A great many thoughts and images flashed through Feng's mind: Cliff's tense behavior in the animal facility, his late hours, and particularly his insistence on injecting the animals himself. Feng remembered the morning he had arrived to find Cliff had already finished the injections. He had resented Cliff's proprietary behavior, although he understood it. However, he dared not confess this to Mendelssohn, even as he deigned not show Cliff his true feelings. Mendelssohn had given him an opening to air his grievances, but he was not Robin.
He had a well-earned abhorrence of this scenario—one researcher pulled out to inform on another. His father had been denounced in this way by his own colleagues, and forced to wear a dunce cap painted with his crimes. His father had been paraded up and down and forced to recapitulate the errors of his ways. At that time, Feng's mother had taught him to lie. She'd brought down the family photos and taught him to lie about each person in them. The two of them practiced until the lies were second nature. All this because they were the wrong sort of people—wealthy, intellectual, and landowning. His father's disgrace had nothing to do with science. The colleagues who had betrayed his father had been coerced themselves, and in the course of time, the betrayers were themselves betrayed. The whole charade had ended years before, but no one in Feng's family had ever been the same.
“He was pushing hard toward the end,” Mendelssohn suggested.
“He worked very hard,” Feng conceded.
“I'm afraid he may have done his work too fast,” she said.
Feng nodded but said nothing, and his silence steadied Marion.
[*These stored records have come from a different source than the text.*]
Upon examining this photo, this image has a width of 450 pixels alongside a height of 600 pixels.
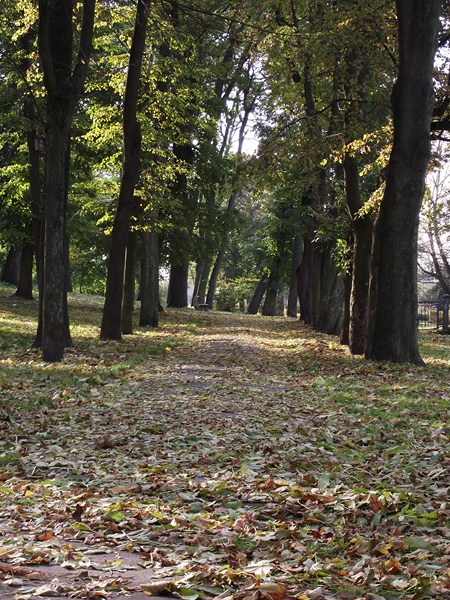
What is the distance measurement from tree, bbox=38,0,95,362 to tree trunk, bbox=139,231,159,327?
878 centimetres

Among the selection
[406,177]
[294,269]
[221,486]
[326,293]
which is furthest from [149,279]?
[294,269]

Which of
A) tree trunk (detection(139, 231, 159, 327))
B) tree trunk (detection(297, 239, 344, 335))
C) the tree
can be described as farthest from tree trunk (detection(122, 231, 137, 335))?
the tree

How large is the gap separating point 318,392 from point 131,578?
24.3ft

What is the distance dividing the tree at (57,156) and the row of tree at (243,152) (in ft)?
0.08

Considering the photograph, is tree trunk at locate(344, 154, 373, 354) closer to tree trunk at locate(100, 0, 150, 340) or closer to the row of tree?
the row of tree

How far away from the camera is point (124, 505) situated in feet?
15.7

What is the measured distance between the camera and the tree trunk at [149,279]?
69.8ft

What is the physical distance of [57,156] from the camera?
12047 millimetres

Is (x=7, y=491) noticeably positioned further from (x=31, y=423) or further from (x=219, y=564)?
(x=31, y=423)

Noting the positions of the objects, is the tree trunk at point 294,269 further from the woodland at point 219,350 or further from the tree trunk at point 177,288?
the woodland at point 219,350

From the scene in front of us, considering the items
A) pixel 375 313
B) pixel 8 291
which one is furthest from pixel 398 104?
pixel 8 291

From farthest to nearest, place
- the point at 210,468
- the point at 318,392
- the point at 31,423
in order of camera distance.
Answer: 1. the point at 318,392
2. the point at 31,423
3. the point at 210,468

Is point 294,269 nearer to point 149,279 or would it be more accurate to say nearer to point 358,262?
point 149,279

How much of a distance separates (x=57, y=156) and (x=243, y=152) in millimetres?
6729
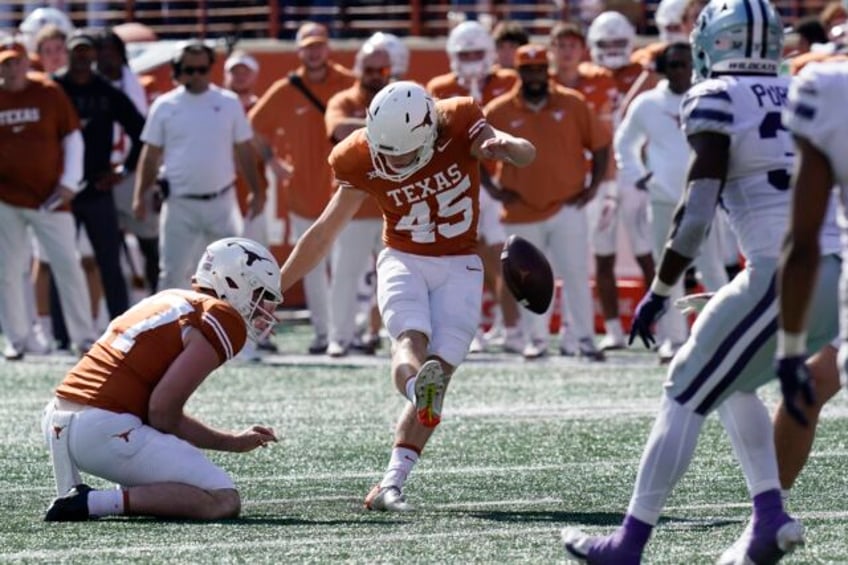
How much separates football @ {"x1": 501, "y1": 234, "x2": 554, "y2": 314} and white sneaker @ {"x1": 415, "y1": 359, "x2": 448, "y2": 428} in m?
0.53

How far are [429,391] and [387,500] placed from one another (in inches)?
16.5

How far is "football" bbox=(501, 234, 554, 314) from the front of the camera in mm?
7250

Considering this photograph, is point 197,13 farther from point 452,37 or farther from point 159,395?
point 159,395

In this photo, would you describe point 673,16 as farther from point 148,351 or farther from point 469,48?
point 148,351

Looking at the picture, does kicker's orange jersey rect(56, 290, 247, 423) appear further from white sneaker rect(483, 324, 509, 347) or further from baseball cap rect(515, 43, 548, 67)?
white sneaker rect(483, 324, 509, 347)

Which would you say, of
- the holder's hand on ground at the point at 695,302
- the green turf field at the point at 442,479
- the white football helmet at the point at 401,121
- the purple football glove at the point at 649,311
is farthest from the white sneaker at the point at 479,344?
the purple football glove at the point at 649,311

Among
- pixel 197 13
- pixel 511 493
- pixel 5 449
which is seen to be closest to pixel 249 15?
pixel 197 13

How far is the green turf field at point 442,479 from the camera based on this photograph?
242 inches

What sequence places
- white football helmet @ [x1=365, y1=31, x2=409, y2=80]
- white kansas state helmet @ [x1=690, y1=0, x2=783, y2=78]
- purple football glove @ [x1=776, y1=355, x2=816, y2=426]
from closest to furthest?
purple football glove @ [x1=776, y1=355, x2=816, y2=426] < white kansas state helmet @ [x1=690, y1=0, x2=783, y2=78] < white football helmet @ [x1=365, y1=31, x2=409, y2=80]

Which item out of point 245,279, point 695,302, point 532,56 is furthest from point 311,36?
point 695,302

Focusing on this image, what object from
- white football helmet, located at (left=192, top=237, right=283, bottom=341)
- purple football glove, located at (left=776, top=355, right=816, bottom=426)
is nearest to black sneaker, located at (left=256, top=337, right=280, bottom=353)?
white football helmet, located at (left=192, top=237, right=283, bottom=341)

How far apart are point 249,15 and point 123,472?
Result: 13307 millimetres

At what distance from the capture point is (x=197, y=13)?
1905cm

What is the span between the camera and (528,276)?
724 centimetres
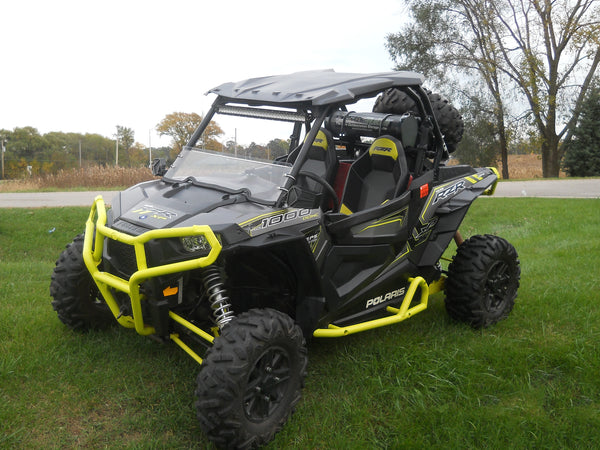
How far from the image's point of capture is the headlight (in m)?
3.15

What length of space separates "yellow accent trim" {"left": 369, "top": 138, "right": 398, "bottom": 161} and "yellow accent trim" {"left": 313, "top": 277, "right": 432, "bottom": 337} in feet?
3.42

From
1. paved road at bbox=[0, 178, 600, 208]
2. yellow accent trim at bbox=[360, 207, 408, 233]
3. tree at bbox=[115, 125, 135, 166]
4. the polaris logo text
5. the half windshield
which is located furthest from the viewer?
tree at bbox=[115, 125, 135, 166]

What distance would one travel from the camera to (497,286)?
16.6ft

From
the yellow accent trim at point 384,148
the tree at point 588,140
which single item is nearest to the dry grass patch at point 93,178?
the yellow accent trim at point 384,148

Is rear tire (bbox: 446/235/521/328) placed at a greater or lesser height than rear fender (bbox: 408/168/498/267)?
lesser

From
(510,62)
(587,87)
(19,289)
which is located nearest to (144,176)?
(19,289)

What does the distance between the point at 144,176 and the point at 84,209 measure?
22.2 ft

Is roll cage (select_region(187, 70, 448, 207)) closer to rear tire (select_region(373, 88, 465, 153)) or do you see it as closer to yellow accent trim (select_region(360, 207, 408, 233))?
rear tire (select_region(373, 88, 465, 153))

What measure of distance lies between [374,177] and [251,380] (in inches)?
88.3

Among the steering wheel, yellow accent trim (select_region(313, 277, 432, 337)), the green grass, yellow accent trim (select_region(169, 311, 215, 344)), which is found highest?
the steering wheel

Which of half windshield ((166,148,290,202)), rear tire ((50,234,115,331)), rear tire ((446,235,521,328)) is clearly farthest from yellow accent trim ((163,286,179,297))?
rear tire ((446,235,521,328))

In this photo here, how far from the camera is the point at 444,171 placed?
197 inches

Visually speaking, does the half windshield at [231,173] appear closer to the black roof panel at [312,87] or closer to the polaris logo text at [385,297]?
the black roof panel at [312,87]

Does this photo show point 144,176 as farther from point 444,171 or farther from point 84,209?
point 444,171
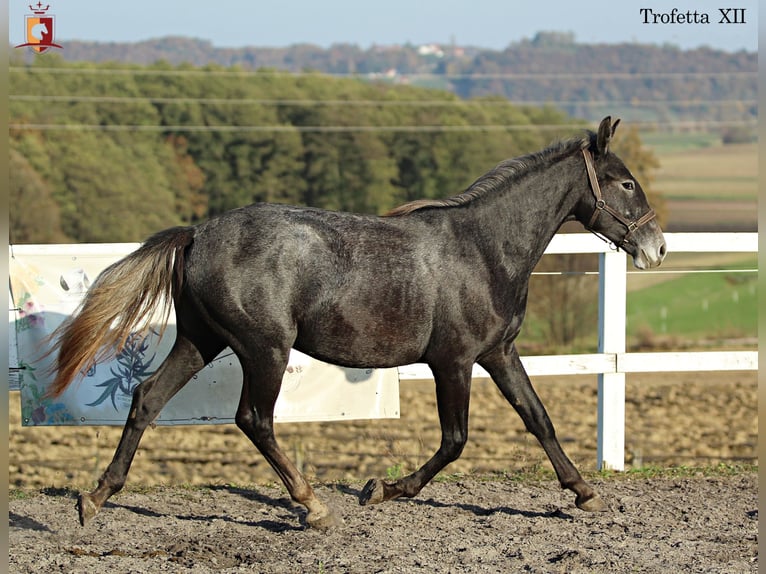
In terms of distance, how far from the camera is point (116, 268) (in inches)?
205

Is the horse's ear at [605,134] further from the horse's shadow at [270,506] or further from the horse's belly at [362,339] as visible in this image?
the horse's shadow at [270,506]

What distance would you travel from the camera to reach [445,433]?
5.30 m

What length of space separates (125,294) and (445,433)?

There was no one in the lab she respected more than Feng. His integrity seemed to her unimpeachable, and just now his deep involvement with Cliff's work comforted her more than she could say. With her knitting gathered in one hand, she stood to see him out, and she thanked Feng for meeting with her, which he had never known her to do before. She didn't seem herself. She was thanking him and apologizing all at once.